65 In Feldman v. Philadelphia Housing Authority, 43 F.3d 823 (3d Cir. 1994), opinion amended by order (3d Cir. 1995), the Court of Appeals held that the district court did not abuse its discretion in rejecting the remedy of reinstatement. See id. at 832. The district court had submitted the issue of front pay to the jury, and the Court of Appeals upheld the jury’s award against an excessiveness challenge. See id. at 833.

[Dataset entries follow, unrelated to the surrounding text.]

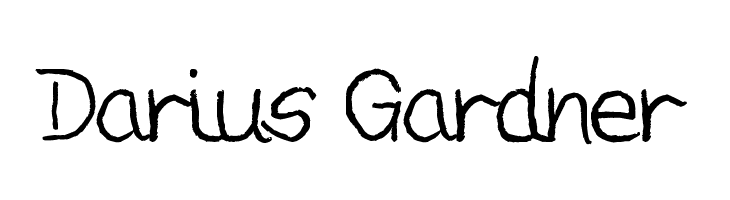Darius Gardner  les polices de caractères gratuit tlcharger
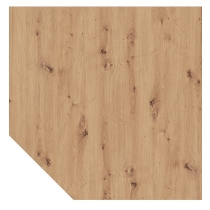 Trapezplatte XBT12 120x120cm mit Konsole+Stützfuss Asteiche/Graphit
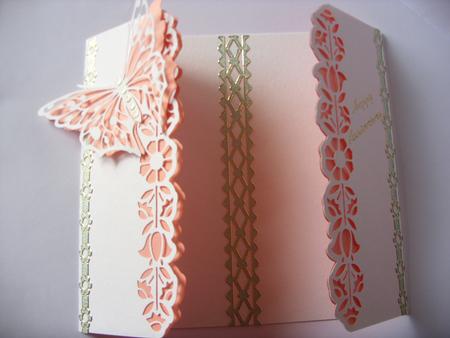 Gatefold Border Card by Kathleen Francis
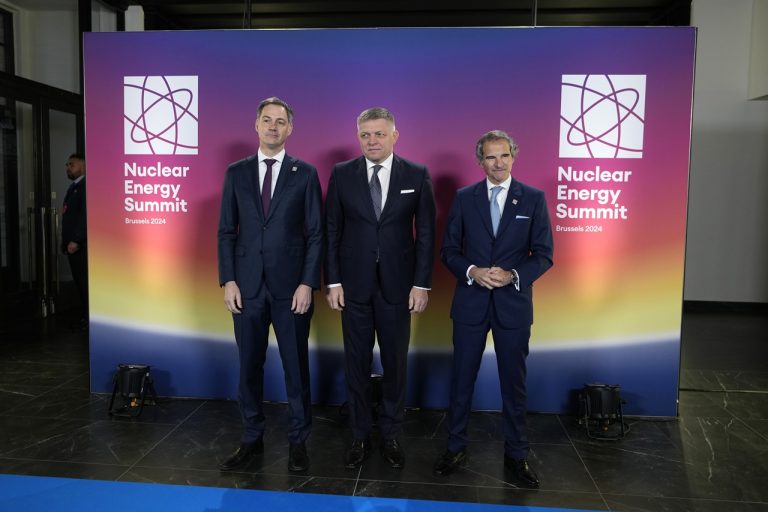 Robert Fico na summite o jadrovej energii v Bruseli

The Court of Appeals’ treatment of front pay in the context of sovereign immunity also provides oblique support for the view that front pay may properly be included within the scope of compensatory damages. In Blanciak v. Allegheny Ludlum Corp., 77 F.3d 690 (3d Cir. 1996), the plaintiffs sought to cast their Section 1983 claim for front pay as an equitable claim, in order to avoid state sovereign immunity, see id. at 698. The Court of Appeals rejected this contention, holding “that ‘front pay’ relief, under the circumstances of this case, would provide nothing more than compensatory damages which would have to be paid from the Commonwealth's coffers.” Id.

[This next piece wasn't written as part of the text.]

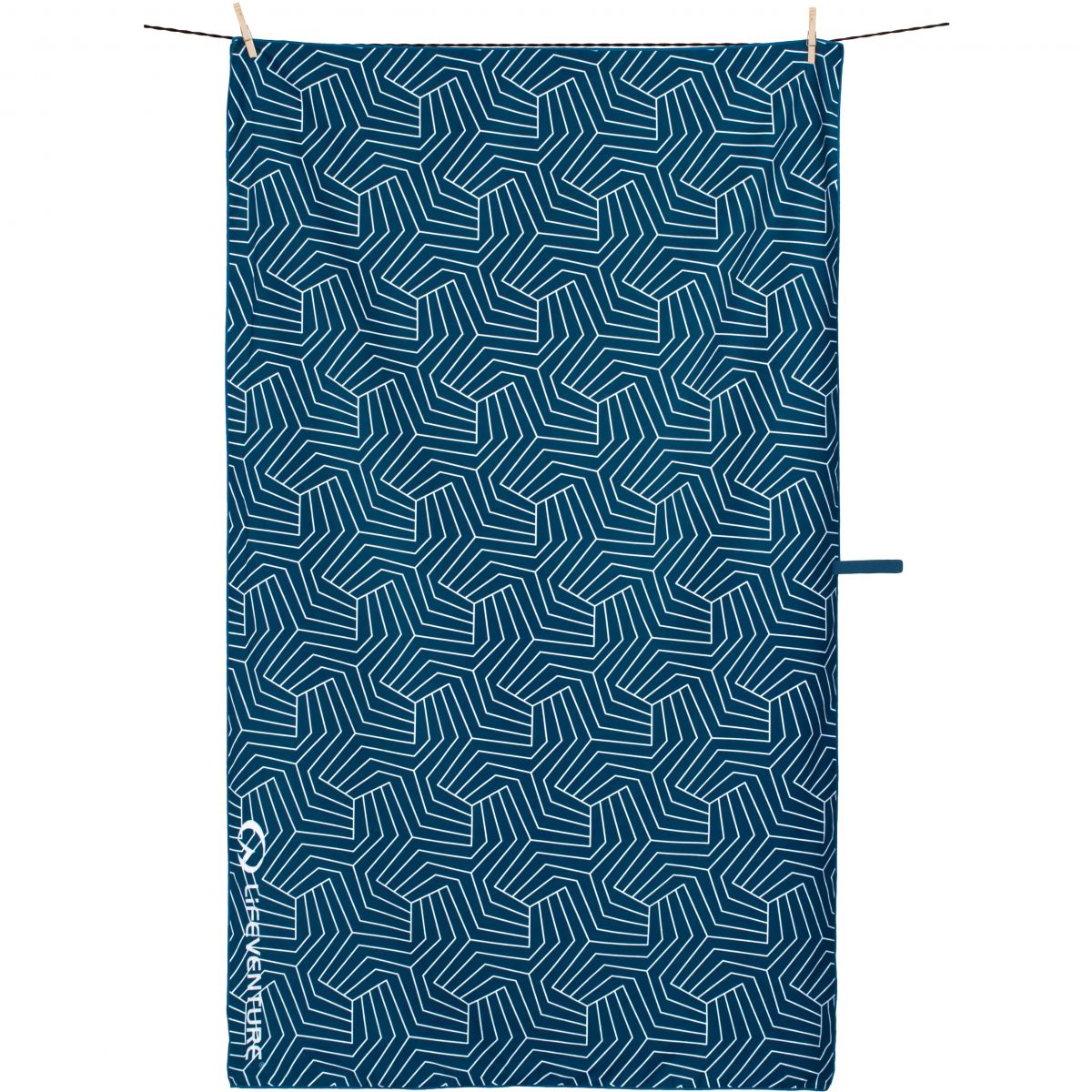 Lifeventure Trek Towel aus recyceltem SoftFibre, geometrisch — 2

66 A number of decisions from other circuits suggest that front pay in Section 1983 cases presents a question for the judge. See, e.g., Johnson v. Chapel Hill Independent School Dist., 853 F.2d 375, 383 (5th Cir. 1988) (“A front pay award... must be viewed as essentially equitable in nature.”); Biondo v. City of Chicago, 382 F.3d 680, 683, 690 (7th Cir. 2004) (noting that front pay was “equitable reliefawarded by the district court); Ballard v. Muskogee Regional Medical Center, 238 F.3d 1250, 1253 (10th Cir. 2001) (“An award of front pay for claims under § 1983 is an equitable remedy; thus, the district court has discretion to decide whether such an award is appropriate.”); see also Grantham v. Trickey, 21 F.3d 289, 296 n.5 (8th Cir. 1994) (“When reinstatement is not feasible, the court may grant front pay as an alternative equitable remedy.”).

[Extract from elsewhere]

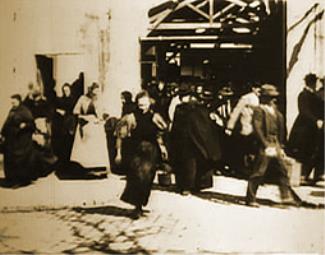 Scene from Workers Leaving the Lumière Factory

In the First Circuit “[a]wards of front pay... are generally entrusted to the district judge's discretion.” Johnson v. Spencer Press of Maine, Inc., 364 F.3d 368, 380 (1st Cir. 2004). However, the Johnson court noted “some dispute... as to whether a jury should make calculations, if disputed, for purposes of the award.” Id. at 380 n.8.

67 The treatment of front pay under Title VII is not determinative in this regard. Cf. Great-West Life & Annuity Ins. Co. v. Knudson, 534 U.S. 204, 218 & n.4 (2002) (holding that plaintiffs’ claim for restitution sought legal relief and thus was not cognizable under ERISA, and rejecting contrary argument founded upon characterization of back pay as equitable relief under Title VII because “Title VII has nothing to do with this case”).
68 Two reasons argue in favor of this approach: The trial judge may not have decided whether reinstatement is appropriate (prior to the submission of the case to the jury), and the trial judge’s determination on reinstatement is subject to appellate review (albeit for abuse of discretion).
69 The Court of Appeals has stated:
[W]e discourage the practice of asking the jury for a lump-sum award which includes front-pay when the plaintiff also seeks reinstatement. Such a procedure wastes judicial resources in that if reinstatement is awarded a retrial is then required to parcel out the damages into component parts (i.e., front-pay versus back-pay). Accordingly, we believe the preferable course for a plaintiff seeking the equitable remedy of reinstatement is for such a plaintiff to ask for a jury interrogatory concerning the amount of damages attributable to front-pay in order to avoid a double recovery. In the future, we may require such a practice in order to preserve a claim for reinstatement. Squires, 54 F.3d at 176 n.16.

70 Even if there is no right to a jury determination on front pay, the court could submit the issue by stipulation of the parties or for an advisory verdict.